Hi everybody!
I have been working for less than a month with Stan and Bayesian workflow in general, I apologize if I am asking something absurd or if my model is ill-posed. I am trying to build a model to infer the grades s that a teacher would give to S different students. Some of these grades s are known and some are not (a.k.a partially known parameters).
I attach a figure of the model as a graph together with the code I have so far.
The equations of my model are as follows:
s_{j} - z_{j}^{i} \sim N(\mu_{\varepsilon i}, \sigma_{\varepsilon i}) \forall j
b_{i} \sim N(\mu_{\varepsilon i}, \sigma_{\varepsilon i})
\beta_{k} variables are sampled from a mixture of gaussians, where the mixing probabilities are the inverse absolute value of b_{i} (after being normalized):
\beta_{k} \sim \sum_{i} \frac{1}{|\tilde{b}_{i}|} N(\mu_{ik} + \mu_{\varepsilon i}, \sigma_{ik})
Where \tilde{b}_{i} = \frac{b_{i}}{\sum_{k \in \{ik\}}b_{k}}, \{ik\} being all the pairs of subindices for data variables \mu_{ik} and \sigma_{ik}
The variables that I input as data are:
- z_{j}^{i}
- some s_{j}
- \mu_{i k}
- \sigma_{i k}
Finally, the correspondence of the names of the variables in my code and the variables above is:
-
z_{j}^{i} :
z[]
-
s_{j} :
s[]
-
\mu_{ik} :
mu_data[]
-
\sigma_{ik} :
sigma_data[]
-
\mu_{\varepsilon i} :
mu[]
-
\sigma_{\varepsilon i } :
sigma[]
-
b_{i} :
b[]
-
\beta_{k} :
beta[]
I am aware that my code is not clean, and I wonder if improving it would boost the sampler. Right now it shows the message ‘Gradient evaluation took 0.000277 seconds
1000 transitions using 10 leapfrog steps per transition would take 2.77 seconds.
Adjust your expectations accordingly!’. As a side note, the only optimizer that won’t run into
a runtime error is Newton.
Could someone please share a hint on how to better code my model?
I really appreciate any help you can provide.

DATASET:
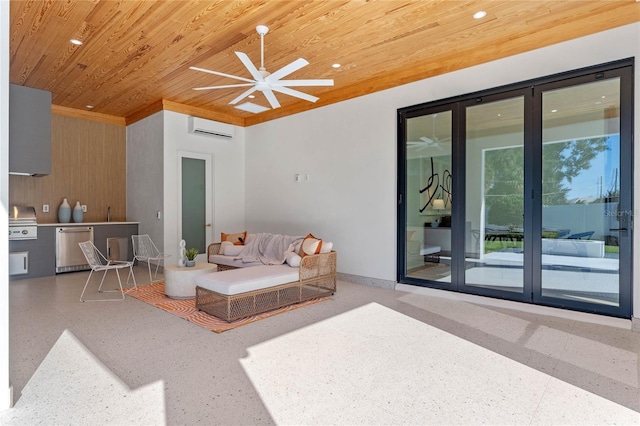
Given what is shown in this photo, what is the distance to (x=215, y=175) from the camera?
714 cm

...

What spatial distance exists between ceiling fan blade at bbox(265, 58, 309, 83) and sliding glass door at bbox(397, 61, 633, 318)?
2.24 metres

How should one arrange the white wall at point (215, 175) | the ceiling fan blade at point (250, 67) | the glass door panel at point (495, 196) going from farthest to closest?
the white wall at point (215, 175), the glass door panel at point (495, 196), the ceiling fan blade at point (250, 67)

--

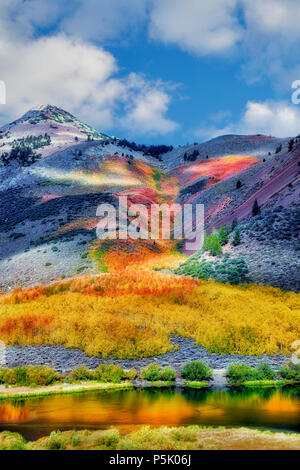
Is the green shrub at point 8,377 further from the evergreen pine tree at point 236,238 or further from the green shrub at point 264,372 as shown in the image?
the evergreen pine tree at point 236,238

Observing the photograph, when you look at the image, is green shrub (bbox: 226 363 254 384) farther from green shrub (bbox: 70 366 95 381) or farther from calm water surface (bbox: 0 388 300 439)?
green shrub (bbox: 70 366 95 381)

WHAT THE TASK REQUIRES:
Pick up the forum post about the Stan grading model above and write what comes after its final sentence.

ANSWER TO THE TASK:
data{
int<lower=1> N; // number of z
int<lower=0> N_pairs; // number of observations of mu_data and sigma_data
int<lower=0> Ns_miss; // number of missing s
int<lower=0> Ns_obs; // number of observed s
int ii_obs_p[Ns_obs]; // location of observed s
int ii_miss_p[Ns_miss]; // location of non-observed s
int<lower=1> g1_mu[N_pairs]; // first subindex of mu_data and sigma_data
int<lower=1> g2_mu[N_pairs]; // second subindex of mu_data and sigma_data
int<lower=1> uu[N]; // index for gradee of each observed grade
int<lower=1> vv[N]; // index for grader of each observed grade
real<lower=0> z[N]; // z
real<lower=0> s_obs[Ns_obs]; // observed s
real<lower=-10,upper=10> mu_data[N_pairs];
real<lower=0> sigma_data[N_pairs];
}
transformed data{
int<lower=1> S = Ns_miss + Ns_obs;
}
parameters{
real s_miss_p[Ns_miss];
real b[S];
real beta[S];
real mu[S]; //
real<lower=0> sigma[S];
}
transformed parameters{
vector[S] norm_constant = rep_vector(0, S); // normalize b
real s[S];
if (Ns_obs > 0)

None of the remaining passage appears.